━━ Records for this exercise ━━

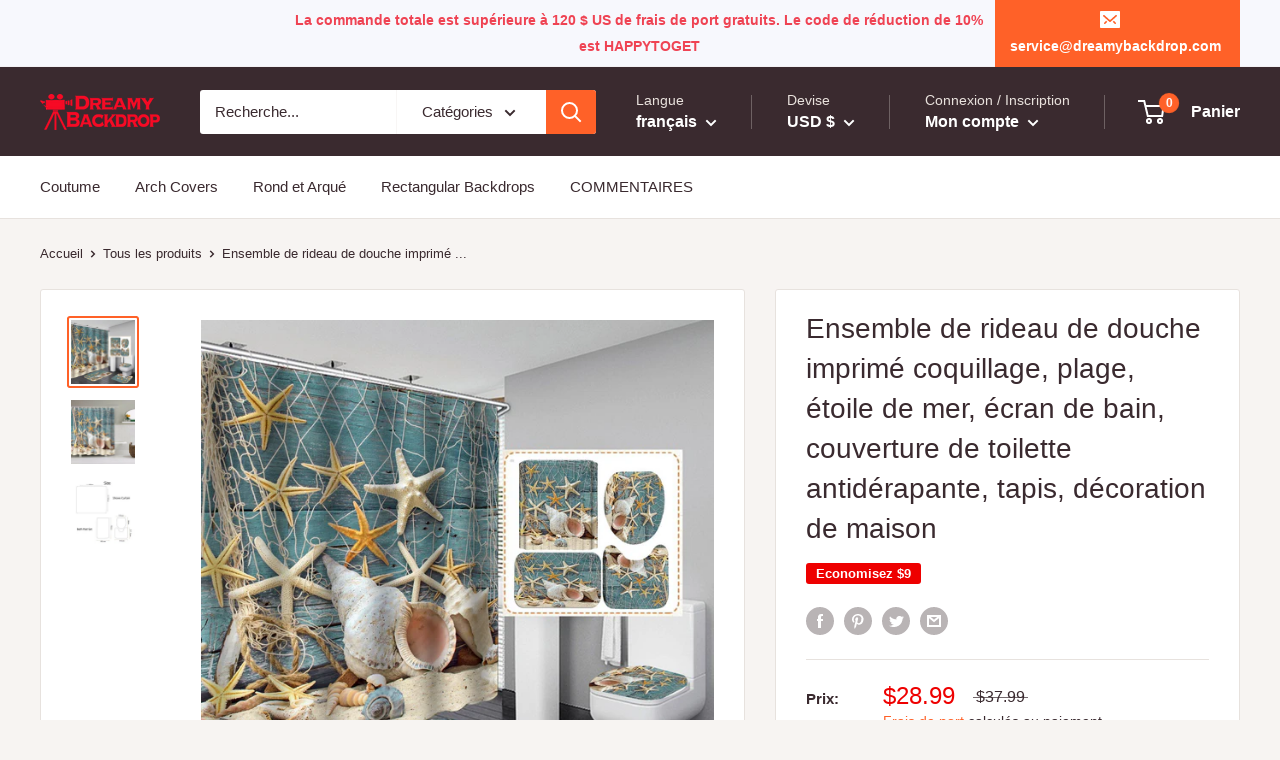

--- FILE ---
content_type: text/javascript
request_url: https://www.dreamybackdrop.com/cdn/shop/t/8/assets/selectFx.js?v=131400943184630685371686277246
body_size: 738
content:
(function(window2){"use strict";function hasParent(e,p){if(!e)return!1;for(var el=e.target||e.srcElement||e||!1;el&&el!=p;)el=el.parentNode||!1;return el!==!1}function extend(a,b){for(var key in b)b.hasOwnProperty(key)&&(a[key]=b[key]);return a}function SelectFx(el,options){this.el=el,this.options=extend({},this.options),extend(this.options,options),this._init()}SelectFx.prototype.options={newTab:!0,stickyPlaceholder:!0,onChange:function(val){return!1}},SelectFx.prototype._init=function(){var selectedOpt=this.el.querySelector("option[selected]");this.hasDefaultPlaceholder=selectedOpt&&selectedOpt.disabled,this.selectedOpt=selectedOpt||this.el.querySelector("option"),this._createSelectEl(),this.selOpts=[].slice.call(this.selEl.querySelectorAll("li[data-option]")),this.selOptsCount=this.selOpts.length,this.current=this.selOpts.indexOf(this.selEl.querySelector("li.cs-selected"))||-1,this.selPlaceholder=this.selEl.querySelector("span.cs-placeholder"),this._initEvents()},SelectFx.prototype._createSelectEl=function(){var self=this,options="",createOptionHTML=function(el){var optclass="",classes="",link="";return el.selectedOpt&&!this.foundSelected&&!this.hasDefaultPlaceholder&&(classes+="cs-selected ",this.foundSelected=!0),el.getAttribute("data-class")&&(classes+=el.getAttribute("data-class")),el.getAttribute("data-link")&&(link="data-link="+el.getAttribute("data-link")),classes!==""&&(optclass='class="'+classes+'" '),"<li "+optclass+link+' data-option data-value="'+el.value+'"><span>'+el.textContent+"</span></li>"};[].slice.call(this.el.children).forEach(function(el){if(!el.disabled){var tag=el.tagName.toLowerCase();tag==="option"?options+=createOptionHTML(el):tag==="optgroup"&&(options+='<li class="cs-optgroup"><span>'+el.label+"</span><ul>",[].slice.call(el.children).forEach(function(opt){options+=createOptionHTML(opt)}),options+="</ul></li>")}});var opts_el='<div class="cs-options"><ul>'+options+"</ul></div>";this.selEl=document.createElement("div"),this.selEl.className=this.el.className,this.selEl.tabIndex=this.el.tabIndex,this.selEl.innerHTML='<span class="cs-placeholder">'+this.selectedOpt.textContent+"</span>"+opts_el,this.el.parentNode.appendChild(this.selEl),this.selEl.appendChild(this.el)},SelectFx.prototype._initEvents=function(){var self=this;this.selPlaceholder.addEventListener("click",function(){self._toggleSelect()}),this.selOpts.forEach(function(opt,idx){opt.addEventListener("click",function(){self.current=idx,self._changeOption(),self._toggleSelect()})}),document.addEventListener("click",function(ev){var target=ev.target;self._isOpen()&&target!==self.selEl&&!hasParent(target,self.selEl)&&self._toggleSelect()}),this.selEl.addEventListener("keydown",function(ev){var keyCode=ev.keyCode||ev.which;switch(keyCode){case 38:ev.preventDefault(),self._navigateOpts("prev");break;case 40:ev.preventDefault(),self._navigateOpts("next");break;case 32:ev.preventDefault(),self._isOpen()&&typeof self.preSelCurrent!="undefined"&&self.preSelCurrent!==-1&&self._changeOption(),self._toggleSelect();break;case 13:ev.preventDefault(),self._isOpen()&&typeof self.preSelCurrent!="undefined"&&self.preSelCurrent!==-1&&(self._changeOption(),self._toggleSelect());break;case 27:ev.preventDefault(),self._isOpen()&&self._toggleSelect();break}})},SelectFx.prototype._navigateOpts=function(dir){this._isOpen()||this._toggleSelect();var tmpcurrent=typeof this.preSelCurrent!="undefined"&&this.preSelCurrent!==-1?this.preSelCurrent:this.current;(dir==="prev"&&tmpcurrent>0||dir==="next"&&tmpcurrent<this.selOptsCount-1)&&(this.preSelCurrent=dir==="next"?tmpcurrent+1:tmpcurrent-1,this._removeFocus(),classie.add(this.selOpts[this.preSelCurrent],"cs-focus"))},SelectFx.prototype._toggleSelect=function(){this._removeFocus(),this._isOpen()?(this.current!==-1&&(this.selPlaceholder.textContent=this.selOpts[this.current].textContent),classie.remove(this.selEl,"cs-active")):(this.hasDefaultPlaceholder&&this.options.stickyPlaceholder&&(this.selPlaceholder.textContent=this.selectedOpt.textContent),classie.add(this.selEl,"cs-active"))},SelectFx.prototype._changeOption=function(){typeof this.preSelCurrent!="undefined"&&this.preSelCurrent!==-1&&(this.current=this.preSelCurrent,this.preSelCurrent=-1);var opt=this.selOpts[this.current];this.selPlaceholder.textContent=opt.textContent,this.el.value=opt.getAttribute("data-value");var oldOpt=this.selEl.querySelector("li.cs-selected");oldOpt&&classie.remove(oldOpt,"cs-selected"),classie.add(opt,"cs-selected"),opt.getAttribute("data-link")&&(this.options.newTab?window2.open(opt.getAttribute("data-link"),"_blank"):window2.location=opt.getAttribute("data-link")),this.options.onChange(this.el.value)},SelectFx.prototype._isOpen=function(opt){return classie.has(this.selEl,"cs-active")},SelectFx.prototype._removeFocus=function(opt){var focusEl=this.selEl.querySelector("li.cs-focus");focusEl&&classie.remove(focusEl,"cs-focus")},window2.SelectFx=SelectFx})(window);
//# sourceMappingURL=/cdn/shop/t/8/assets/selectFx.js.map?v=131400943184630685371686277246


--- FILE ---
content_type: text/javascript
request_url: https://www.dreamybackdrop.com/cdn/shop/t/8/assets/custom.js?v=90373254691674712701585283368
body_size: -770
content:
//# sourceMappingURL=/cdn/shop/t/8/assets/custom.js.map?v=90373254691674712701585283368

━━━

- **Exercise aim**
When pictures appear among the entries, skip them and copy all remaining text precisely.

- **Answer space**
--- FILE ---
content_type: text/javascript
request_url: https://www.dreamybackdrop.com/cdn/shop/t/8/assets/selectFx.js?v=131400943184630685371686277246
body_size: 738
content:
(function(window2){"use strict";function hasParent(e,p){if(!e)return!1;for(var el=e.target||e.srcElement||e||!1;el&&el!=p;)el=el.parentNode||!1;return el!==!1}function extend(a,b){for(var key in b)b.hasOwnProperty(key)&&(a[key]=b[key]);return a}function SelectFx(el,options){this.el=el,this.options=extend({},this.options),extend(this.options,options),this._init()}SelectFx.prototype.options={newTab:!0,stickyPlaceholder:!0,onChange:function(val){return!1}},SelectFx.prototype._init=function(){var selectedOpt=this.el.querySelector("option[selected]");this.hasDefaultPlaceholder=selectedOpt&&selectedOpt.disabled,this.selectedOpt=selectedOpt||this.el.querySelector("option"),this._createSelectEl(),this.selOpts=[].slice.call(this.selEl.querySelectorAll("li[data-option]")),this.selOptsCount=this.selOpts.length,this.current=this.selOpts.indexOf(this.selEl.querySelector("li.cs-selected"))||-1,this.selPlaceholder=this.selEl.querySelector("span.cs-placeholder"),this._initEvents()},SelectFx.prototype._createSelectEl=function(){var self=this,options="",createOptionHTML=function(el){var optclass="",classes="",link="";return el.selectedOpt&&!this.foundSelected&&!this.hasDefaultPlaceholder&&(classes+="cs-selected ",this.foundSelected=!0),el.getAttribute("data-class")&&(classes+=el.getAttribute("data-class")),el.getAttribute("data-link")&&(link="data-link="+el.getAttribute("data-link")),classes!==""&&(optclass='class="'+classes+'" '),"<li "+optclass+link+' data-option data-value="'+el.value+'"><span>'+el.textContent+"</span></li>"};[].slice.call(this.el.children).forEach(function(el){if(!el.disabled){var tag=el.tagName.toLowerCase();tag==="option"?options+=createOptionHTML(el):tag==="optgroup"&&(options+='<li class="cs-optgroup"><span>'+el.label+"</span><ul>",[].slice.call(el.children).forEach(function(opt){options+=createOptionHTML(opt)}),options+="</ul></li>")}});var opts_el='<div class="cs-options"><ul>'+options+"</ul></div>";this.selEl=document.createElement("div"),this.selEl.className=this.el.className,this.selEl.tabIndex=this.el.tabIndex,this.selEl.innerHTML='<span class="cs-placeholder">'+this.selectedOpt.textContent+"</span>"+opts_el,this.el.parentNode.appendChild(this.selEl),this.selEl.appendChild(this.el)},SelectFx.prototype._initEvents=function(){var self=this;this.selPlaceholder.addEventListener("click",function(){self._toggleSelect()}),this.selOpts.forEach(function(opt,idx){opt.addEventListener("click",function(){self.current=idx,self._changeOption(),self._toggleSelect()})}),document.addEventListener("click",function(ev){var target=ev.target;self._isOpen()&&target!==self.selEl&&!hasParent(target,self.selEl)&&self._toggleSelect()}),this.selEl.addEventListener("keydown",function(ev){var keyCode=ev.keyCode||ev.which;switch(keyCode){case 38:ev.preventDefault(),self._navigateOpts("prev");break;case 40:ev.preventDefault(),self._navigateOpts("next");break;case 32:ev.preventDefault(),self._isOpen()&&typeof self.preSelCurrent!="undefined"&&self.preSelCurrent!==-1&&self._changeOption(),self._toggleSelect();break;case 13:ev.preventDefault(),self._isOpen()&&typeof self.preSelCurrent!="undefined"&&self.preSelCurrent!==-1&&(self._changeOption(),self._toggleSelect());break;case 27:ev.preventDefault(),self._isOpen()&&self._toggleSelect();break}})},SelectFx.prototype._navigateOpts=function(dir){this._isOpen()||this._toggleSelect();var tmpcurrent=typeof this.preSelCurrent!="undefined"&&this.preSelCurrent!==-1?this.preSelCurrent:this.current;(dir==="prev"&&tmpcurrent>0||dir==="next"&&tmpcurrent<this.selOptsCount-1)&&(this.preSelCurrent=dir==="next"?tmpcurrent+1:tmpcurrent-1,this._removeFocus(),classie.add(this.selOpts[this.preSelCurrent],"cs-focus"))},SelectFx.prototype._toggleSelect=function(){this._removeFocus(),this._isOpen()?(this.current!==-1&&(this.selPlaceholder.textContent=this.selOpts[this.current].textContent),classie.remove(this.selEl,"cs-active")):(this.hasDefaultPlaceholder&&this.options.stickyPlaceholder&&(this.selPlaceholder.textContent=this.selectedOpt.textContent),classie.add(this.selEl,"cs-active"))},SelectFx.prototype._changeOption=function(){typeof this.preSelCurrent!="undefined"&&this.preSelCurrent!==-1&&(this.current=this.preSelCurrent,this.preSelCurrent=-1);var opt=this.selOpts[this.current];this.selPlaceholder.textContent=opt.textContent,this.el.value=opt.getAttribute("data-value");var oldOpt=this.selEl.querySelector("li.cs-selected");oldOpt&&classie.remove(oldOpt,"cs-selected"),classie.add(opt,"cs-selected"),opt.getAttribute("data-link")&&(this.options.newTab?window2.open(opt.getAttribute("data-link"),"_blank"):window2.location=opt.getAttribute("data-link")),this.options.onChange(this.el.value)},SelectFx.prototype._isOpen=function(opt){return classie.has(this.selEl,"cs-active")},SelectFx.prototype._removeFocus=function(opt){var focusEl=this.selEl.querySelector("li.cs-focus");focusEl&&classie.remove(focusEl,"cs-focus")},window2.SelectFx=SelectFx})(window);
//# sourceMappingURL=/cdn/shop/t/8/assets/selectFx.js.map?v=131400943184630685371686277246


--- FILE ---
content_type: text/javascript
request_url: https://www.dreamybackdrop.com/cdn/shop/t/8/assets/custom.js?v=90373254691674712701585283368
body_size: -770
content:
//# sourceMappingURL=/cdn/shop/t/8/assets/custom.js.map?v=90373254691674712701585283368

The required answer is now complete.